Gheorghiu, an underdog romantic heroine? One might have struggled to believe it during that London run, not only for her elaborate and visible style but for the obvious worldly superstardom decorating all her appearances. But on this night, in New York, in her first show here after publicly becoming persona non grata at the Met for the second straight administration, one could believe... well, not perhaps that Gheorghiu was today a humble and humble-born servant of the muses with no solid place in the world, but at least that she might sincerely see herself that way, or want to, even as she wove her elaborate magic.

And weave she did, from Adriana's wonderful entrance song, wonderfully presented, to a final-act love duet with Kaufmann so compellingly sincere (on both sides -- in stark contrast to what we saw from Kaufmann on Tuesday) that I wondered if we weren't witnessing something a public really shouldn't. It's for triumphs like this that Gheorghiu's name was made, and will perhaps be remade again here.

*     *     *

Anita Rachvelishvili's retro presence (last seen here in Carmen with Gheorghiu's on-off-and-is-it-on-again-now spouse Roberto Alagna) was an excellent foil as the Princess. The young Georgian mezzo's voice isn't quite settled at the top or bottom extremes, but the sheer consistent weight and texture of the sound and her fiery way with a phrase made her a joy to hear throughout. Also welcome was baritone Ambrogio Maestri: his pleasant sound and humane touch as Adriana's mentor and secret admirer rounded out the show well.

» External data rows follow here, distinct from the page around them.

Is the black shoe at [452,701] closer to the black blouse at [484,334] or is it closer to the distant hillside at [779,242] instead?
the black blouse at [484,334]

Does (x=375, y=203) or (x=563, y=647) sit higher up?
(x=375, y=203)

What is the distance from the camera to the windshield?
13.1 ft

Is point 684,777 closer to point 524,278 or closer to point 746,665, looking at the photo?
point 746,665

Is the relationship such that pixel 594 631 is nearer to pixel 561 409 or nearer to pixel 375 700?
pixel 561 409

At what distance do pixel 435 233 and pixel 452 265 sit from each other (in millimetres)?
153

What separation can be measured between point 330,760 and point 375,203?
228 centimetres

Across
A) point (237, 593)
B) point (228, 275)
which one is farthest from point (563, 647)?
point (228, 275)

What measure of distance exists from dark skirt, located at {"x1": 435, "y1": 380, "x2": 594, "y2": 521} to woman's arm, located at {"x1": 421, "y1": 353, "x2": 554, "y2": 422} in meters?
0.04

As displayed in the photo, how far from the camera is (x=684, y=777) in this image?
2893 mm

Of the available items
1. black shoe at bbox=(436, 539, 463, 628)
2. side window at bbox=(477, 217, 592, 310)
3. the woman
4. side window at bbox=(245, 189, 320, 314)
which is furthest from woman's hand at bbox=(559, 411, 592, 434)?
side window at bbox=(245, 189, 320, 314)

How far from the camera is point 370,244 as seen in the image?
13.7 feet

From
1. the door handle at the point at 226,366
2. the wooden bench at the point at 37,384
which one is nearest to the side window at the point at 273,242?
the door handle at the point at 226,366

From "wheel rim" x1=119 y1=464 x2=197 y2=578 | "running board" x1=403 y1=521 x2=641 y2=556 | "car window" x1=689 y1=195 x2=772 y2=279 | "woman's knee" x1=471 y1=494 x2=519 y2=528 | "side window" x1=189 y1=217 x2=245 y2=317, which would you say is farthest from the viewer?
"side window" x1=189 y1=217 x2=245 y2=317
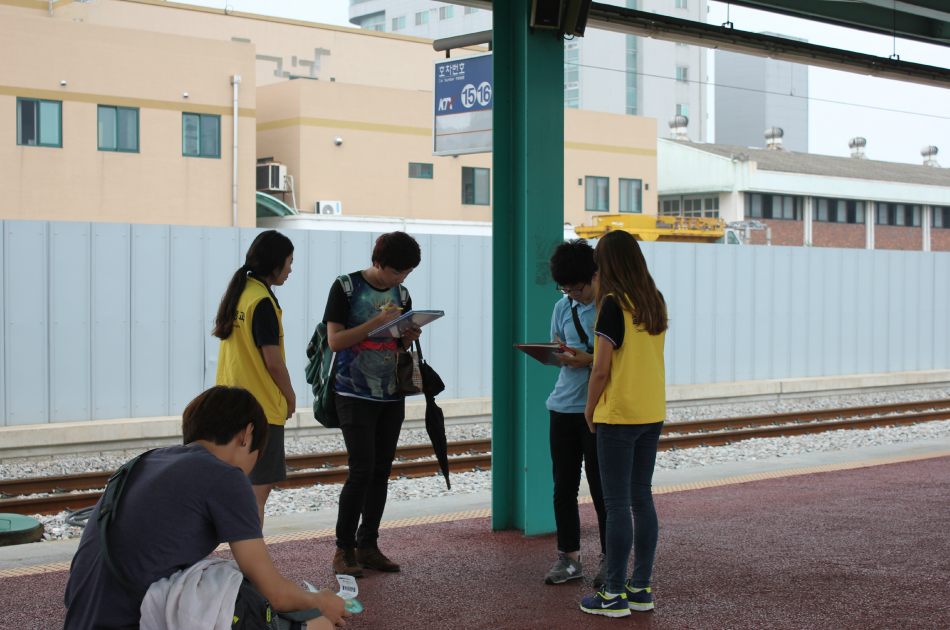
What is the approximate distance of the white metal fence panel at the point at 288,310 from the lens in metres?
9.85

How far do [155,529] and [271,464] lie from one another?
6.21 ft

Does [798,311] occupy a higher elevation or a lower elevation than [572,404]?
higher

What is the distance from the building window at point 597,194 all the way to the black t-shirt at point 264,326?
32.0 meters

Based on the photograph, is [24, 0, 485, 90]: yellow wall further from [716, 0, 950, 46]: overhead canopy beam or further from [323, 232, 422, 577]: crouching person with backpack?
[323, 232, 422, 577]: crouching person with backpack

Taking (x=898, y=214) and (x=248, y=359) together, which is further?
(x=898, y=214)

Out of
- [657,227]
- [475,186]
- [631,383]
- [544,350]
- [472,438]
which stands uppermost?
[475,186]

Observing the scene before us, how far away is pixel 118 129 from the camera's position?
2577cm

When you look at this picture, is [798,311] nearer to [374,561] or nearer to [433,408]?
[433,408]

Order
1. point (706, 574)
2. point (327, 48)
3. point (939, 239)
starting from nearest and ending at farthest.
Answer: point (706, 574), point (327, 48), point (939, 239)

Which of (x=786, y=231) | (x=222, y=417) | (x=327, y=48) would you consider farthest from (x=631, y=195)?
(x=222, y=417)

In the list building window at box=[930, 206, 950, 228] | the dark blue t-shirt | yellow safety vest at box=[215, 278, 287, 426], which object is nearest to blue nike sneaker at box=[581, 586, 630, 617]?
yellow safety vest at box=[215, 278, 287, 426]

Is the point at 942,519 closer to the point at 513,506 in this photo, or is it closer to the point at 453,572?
the point at 513,506

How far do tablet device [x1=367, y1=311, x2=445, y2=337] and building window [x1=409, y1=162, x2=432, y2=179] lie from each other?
27774mm

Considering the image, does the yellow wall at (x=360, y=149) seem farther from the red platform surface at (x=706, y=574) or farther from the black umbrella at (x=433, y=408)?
the black umbrella at (x=433, y=408)
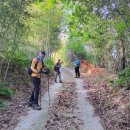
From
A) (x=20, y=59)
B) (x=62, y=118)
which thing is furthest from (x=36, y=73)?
(x=20, y=59)

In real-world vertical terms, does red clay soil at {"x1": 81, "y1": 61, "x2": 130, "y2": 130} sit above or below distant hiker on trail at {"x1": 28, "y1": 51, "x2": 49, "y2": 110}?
below

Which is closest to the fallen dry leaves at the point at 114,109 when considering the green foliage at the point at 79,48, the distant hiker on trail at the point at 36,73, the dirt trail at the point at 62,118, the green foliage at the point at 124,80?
the dirt trail at the point at 62,118

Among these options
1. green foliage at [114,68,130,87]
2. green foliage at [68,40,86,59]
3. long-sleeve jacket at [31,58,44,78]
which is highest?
green foliage at [68,40,86,59]

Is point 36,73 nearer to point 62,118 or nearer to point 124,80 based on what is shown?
point 62,118

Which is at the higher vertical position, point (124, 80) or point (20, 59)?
point (20, 59)

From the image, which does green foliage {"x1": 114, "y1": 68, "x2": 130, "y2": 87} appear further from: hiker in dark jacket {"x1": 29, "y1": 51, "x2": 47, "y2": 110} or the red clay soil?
hiker in dark jacket {"x1": 29, "y1": 51, "x2": 47, "y2": 110}

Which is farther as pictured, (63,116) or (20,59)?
(20,59)

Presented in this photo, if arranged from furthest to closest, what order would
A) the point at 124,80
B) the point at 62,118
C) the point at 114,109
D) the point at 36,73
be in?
1. the point at 124,80
2. the point at 114,109
3. the point at 36,73
4. the point at 62,118

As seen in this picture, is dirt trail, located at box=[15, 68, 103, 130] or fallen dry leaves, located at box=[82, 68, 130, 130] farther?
fallen dry leaves, located at box=[82, 68, 130, 130]

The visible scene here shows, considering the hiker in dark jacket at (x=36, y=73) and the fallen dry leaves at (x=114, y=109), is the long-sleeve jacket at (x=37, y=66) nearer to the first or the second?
the hiker in dark jacket at (x=36, y=73)

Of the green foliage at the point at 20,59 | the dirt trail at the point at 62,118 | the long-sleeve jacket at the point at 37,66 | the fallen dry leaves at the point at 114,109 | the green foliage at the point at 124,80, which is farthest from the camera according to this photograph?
the green foliage at the point at 20,59

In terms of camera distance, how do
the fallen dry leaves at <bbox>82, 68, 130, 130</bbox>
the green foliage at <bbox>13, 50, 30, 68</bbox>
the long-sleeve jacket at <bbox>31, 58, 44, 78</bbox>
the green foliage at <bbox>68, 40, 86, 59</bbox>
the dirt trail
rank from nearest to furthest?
the dirt trail < the fallen dry leaves at <bbox>82, 68, 130, 130</bbox> < the long-sleeve jacket at <bbox>31, 58, 44, 78</bbox> < the green foliage at <bbox>13, 50, 30, 68</bbox> < the green foliage at <bbox>68, 40, 86, 59</bbox>

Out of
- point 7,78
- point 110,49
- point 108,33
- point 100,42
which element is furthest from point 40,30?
point 7,78

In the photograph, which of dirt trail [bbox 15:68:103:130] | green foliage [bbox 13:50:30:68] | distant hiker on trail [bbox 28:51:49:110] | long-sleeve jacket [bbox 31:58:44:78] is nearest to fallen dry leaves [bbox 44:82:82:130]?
dirt trail [bbox 15:68:103:130]
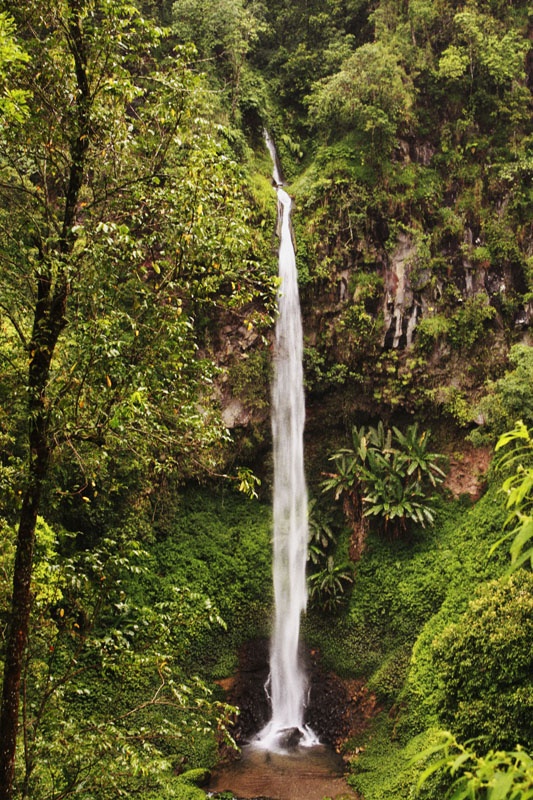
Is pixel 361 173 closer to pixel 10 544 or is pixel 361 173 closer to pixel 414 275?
pixel 414 275

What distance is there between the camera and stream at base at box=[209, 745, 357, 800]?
1002 centimetres

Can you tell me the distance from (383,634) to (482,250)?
993cm

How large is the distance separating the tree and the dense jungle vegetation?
0.03 meters

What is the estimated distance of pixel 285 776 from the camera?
34.5 feet

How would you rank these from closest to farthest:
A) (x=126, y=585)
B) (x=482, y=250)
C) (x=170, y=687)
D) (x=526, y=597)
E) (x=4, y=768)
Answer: (x=4, y=768) → (x=170, y=687) → (x=526, y=597) → (x=126, y=585) → (x=482, y=250)

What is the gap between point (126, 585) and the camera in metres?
12.7

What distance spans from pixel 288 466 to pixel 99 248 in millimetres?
12008

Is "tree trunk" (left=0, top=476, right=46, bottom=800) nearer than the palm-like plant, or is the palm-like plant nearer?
"tree trunk" (left=0, top=476, right=46, bottom=800)

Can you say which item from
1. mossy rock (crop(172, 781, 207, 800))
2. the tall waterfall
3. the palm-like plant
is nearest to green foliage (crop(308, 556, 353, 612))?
the tall waterfall

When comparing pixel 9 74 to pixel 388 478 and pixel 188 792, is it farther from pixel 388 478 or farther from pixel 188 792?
pixel 388 478

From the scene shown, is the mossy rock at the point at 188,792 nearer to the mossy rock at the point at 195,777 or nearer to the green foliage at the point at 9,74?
the mossy rock at the point at 195,777

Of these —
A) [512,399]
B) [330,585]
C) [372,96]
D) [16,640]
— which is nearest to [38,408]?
[16,640]

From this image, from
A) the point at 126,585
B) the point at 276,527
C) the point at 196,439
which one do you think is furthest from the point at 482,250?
the point at 196,439

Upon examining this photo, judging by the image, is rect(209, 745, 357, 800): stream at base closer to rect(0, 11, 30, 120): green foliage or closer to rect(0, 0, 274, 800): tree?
rect(0, 0, 274, 800): tree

As for the opera, well, it is pretty much nonsensical in its actual turns, but the scenes it provides are all effective and dramatically sensible as they come. Maury's comparison to Gioconda is fair, though a great Adriana -- as here -- provides a unity to the piece that's difficult with the Ponchielli opera.

Monday, November 28, 2011

The week in NY opera (Nov. 28-Dec. 4)

UPDATE 11/30: spotted Sunday's event on my calendar this time

Metropolitan Opera:
Boheme (M/F), Faust (T/SE), Rodelinda (W*/SM), Satyagraha (Th)
Tuesday is the gala Met premiere of Des McAnuff's ENO-import Faust, with Jonas Kaufmann as the first of the show's three star tenors this season. In Levine's extended absence, Yannick Nézet-Séguin's work therein may turn out to be the first conductorially-exciting event of the season. Meanwhile, those interested in Rodelinda should be careful: Wednesday's (starred) show is the one just before this Saturday's matinee moviecast, which means that the camera equipment and lights will be out in force. Do not sit in side orchestra, front orchestra, or side parterre -- the house is not interested in optimizing patron experience on these nights, but in making the eventual broadcast go well.

Carnegie Hall:
Ian Bostridge recital (M)
Collegiate Chorale Moïse et Pharaon (W)

Bostridge's main-hall appearance is accompanied by composer Thomas Ades, whose own work is on the program, helping to balance by obscurity some well-known peaks of the song repertory (Schumann's Dichterliebe and part of Schubert's Schwanengesang). But the really elaborate rarity is on Wednesday, with a concert performance of Rossini's opera in French. The cast includes James Morris, Angela Meade, Marina Rebeka, and others...

Alice Tully Hall:
Michele Losier recital (Th)
The French-Canadian mezzo (a Met Council finalist some years ago) sings an all-French program.

Frick Collection:
Renata Pokupić recital (Sunday 5pm)
Schumann, Faure, Kunc, Barber, and Weill.